• **PASSAGE EXTRAIT**:
►

98. Ajoutons que cette prétendue identité universelle contredit un des faits primitifs et fondamentaux de la conscience, sans expliquer pour cela l'origine de la représentation intellectuelle et sa conformité avec les objets. Nul homme ne possède l'intuition du moi individuel et de sa nature, encore moins l'intuition de la nature de l'ètre absolu que les partisans de l'identité regardent comme le substratum de tout ce qui est ou de tout ce qui paraît. Dès lors, impossible d'expliquer a priori ni la représentation des objets, ni la conformité des objets avec la représentation. Donc, le fait que l'on voudrait donner pour base à toute la philosophie n'existe pas, ou n'est pas connu : dans les deux cas, il ne peut servir à fonder un système.

Si le fait existe, il ne peut se présenter à nous sous forme de raisonnement; il est vu, pour ainsi dire, plutôt que connu ; il exige la première place, ou n'en a point. Raisonner en dehors de ce fait, c'est s'appuyer, pour arriver au vrai, sur de simples apparences. L'illusion nous sert de degré vers la réalité. Ainsi, il résulte du système de nos adversaires que la philosophie doit commencer par l'intuition la plus vive, la plus efficace, ou qu'il lui est impossible de faire un pas.

◄

• **DÉFIS**:
(A) Recopiez le passage sur l'identité universelle en commençant à « Si le fait existe, il » et en terminant à « faire un pas. ».
(B) Prolongez le passage sur l'identité universelle à la suite de sa dernière phrase.

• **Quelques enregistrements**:
►

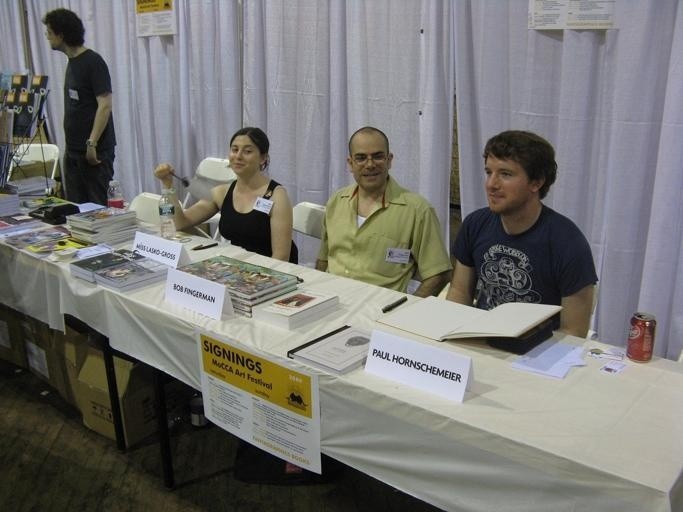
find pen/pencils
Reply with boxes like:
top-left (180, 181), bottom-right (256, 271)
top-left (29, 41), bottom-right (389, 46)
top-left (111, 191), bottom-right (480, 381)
top-left (192, 242), bottom-right (221, 250)
top-left (381, 295), bottom-right (410, 314)
top-left (170, 170), bottom-right (191, 188)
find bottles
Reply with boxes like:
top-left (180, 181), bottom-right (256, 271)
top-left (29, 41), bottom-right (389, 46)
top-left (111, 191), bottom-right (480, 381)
top-left (627, 312), bottom-right (657, 365)
top-left (106, 180), bottom-right (125, 209)
top-left (157, 187), bottom-right (175, 237)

◄

• **RÉPONSES FINALES**:
(A)
Si le fait existe, il ne peut se présenter à nous sous forme de raisonnement; il est vu, pour ainsi dire, plutôt que connu ; il exige la première place, ou n'en a point. Raisonner en dehors de ce fait, c'est s'appuyer, pour arriver au vrai, sur de simples apparences. L'illusion nous sert de degré vers la réalité. Ainsi, il résulte du système de nos adversaires que la philosophie doit commencer par l'intuition la plus vive, la plus efficace, ou qu'il lui est impossible de faire un pas.

(B)
99. La scolastique distinguait entre le principe de l'être et du connaître, principium essendi et principium cognoscendi. Cette distinction n'est pas admise dans le système que nous

combattons. L'être se confond avec le connaître. Ce qui est existe parce qu'il se connaît, et il existe seulement en tant qu'il se connaît. Déduire l'enchainement des connaissances, c'est dérouler l'enchaînement de l'ètre; il n'y a pas même deux mouvements parallèles ; il n'y en a qu'un. Le moi est l'univers; l'univers est le moi. Tout ce qui existe n'est qu'un développement du fait primitif; c'est le fait même qui se déploie et se manifeste sous différentes formes, s'étendant comme un océan sans rivage. Le lieu qu'il occupe, c'est l'espace infini; sa durée, l'éternité (1)!

CHAPITRE IX.

SUITE DE L'EXAMEN DU SYSTÈME DE L'IDENTITÉ UNIVERSELLE.

100. Ces systèmes, aussi funestes qu'absurdes, qui tous aboutissent au panthéisme, bien que par des chemins divers, renferment toutefois une vérité d'un sens profond : vérité que les sophistes ont défigurée; foyer lumineux devenu un abime de ténèbres.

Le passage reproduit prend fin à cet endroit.